APM Monaco
- Company type: Privately held company
- Industry: Jewelry
- Founded: 1982; 44 years ago
- Founder: Ariane Prette, Philippe Prette
- Number of locations: 500+ (2025)
- Key people: Philippe Prette, chief executive; Kika Prette, creative director; Louis Prette, general manager;
- Website: www.apm.mc

= APM Monaco =

Monaco jewellery company

APM Monaco is a fashion jewelry company. It was started in Monaco in 1982 by Ariane Prette and her son Philippe Prette.
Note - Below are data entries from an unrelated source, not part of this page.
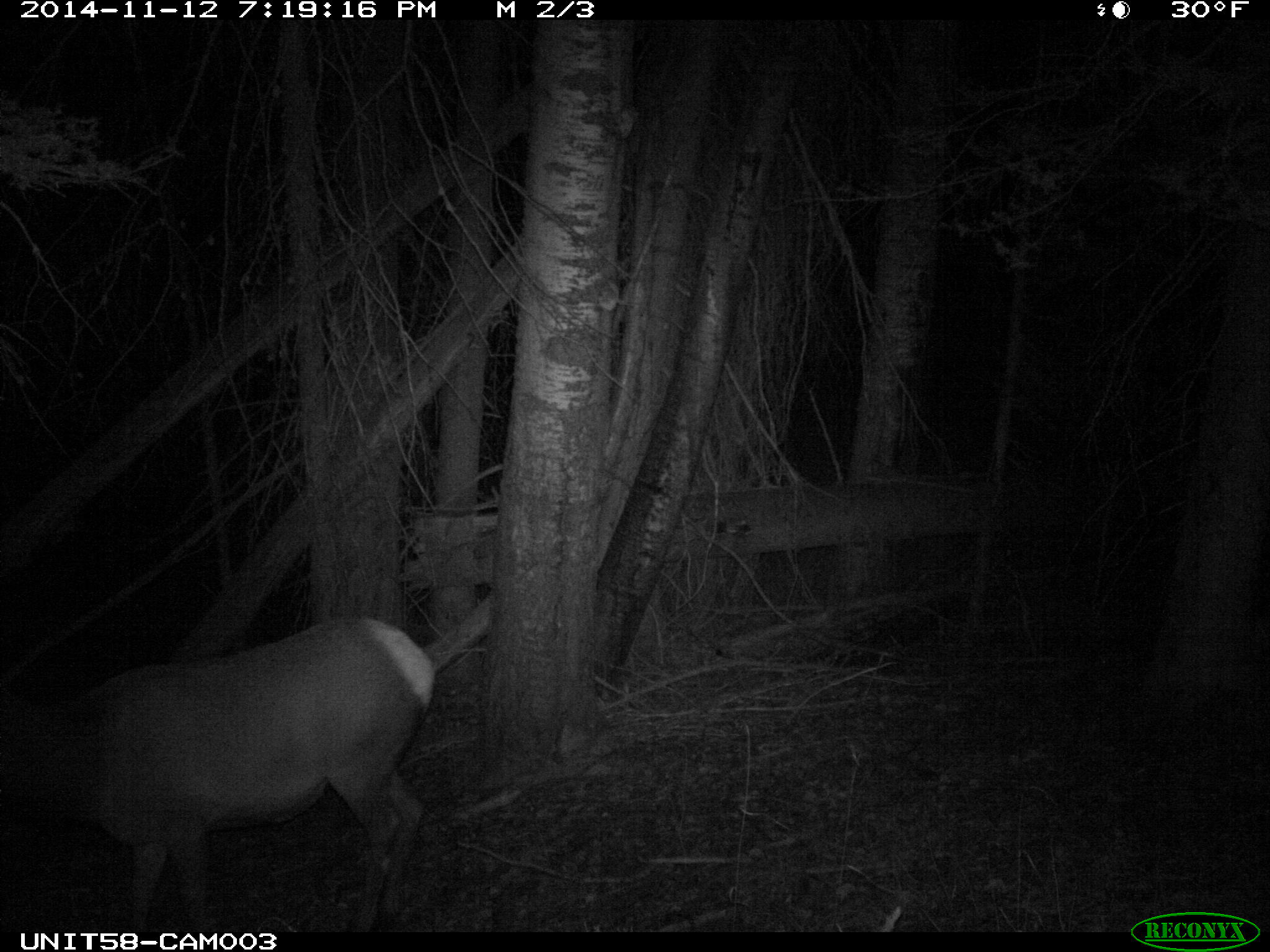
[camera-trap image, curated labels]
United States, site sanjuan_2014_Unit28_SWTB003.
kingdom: Animalia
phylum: Chordata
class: Mammalia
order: Artiodactyla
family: Cervidae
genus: Cervus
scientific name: Cervus elaphus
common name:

APM Monaco is a fashion jewelry company founded in Monaco in 1982 by Ariane Prette and her son Philippe Prette. Originally focused on manufacturing fine jewelry for luxury brands, the company transitioned into a fashion jewelry brand in 2012 under the leadership of Philippe, now CEO, and his wife Kika Prette, Creative Director.

In 1992, production was relocated to China. The company is headquartered in Hong Kong and Monaco. In 2019, TPG Capital acquired a 30% stake in the business.

APM Monaco opened its first branded boutiques in Cannes and Rome in 2013. By 2015, it had expanded to over 30 stores globally; by 2017, 130 stores, with 75 located in Asia and Australia. As of 2025, APM Monaco operates over 500 boutiques in more than 26 countries and employs approximately 2,300 people.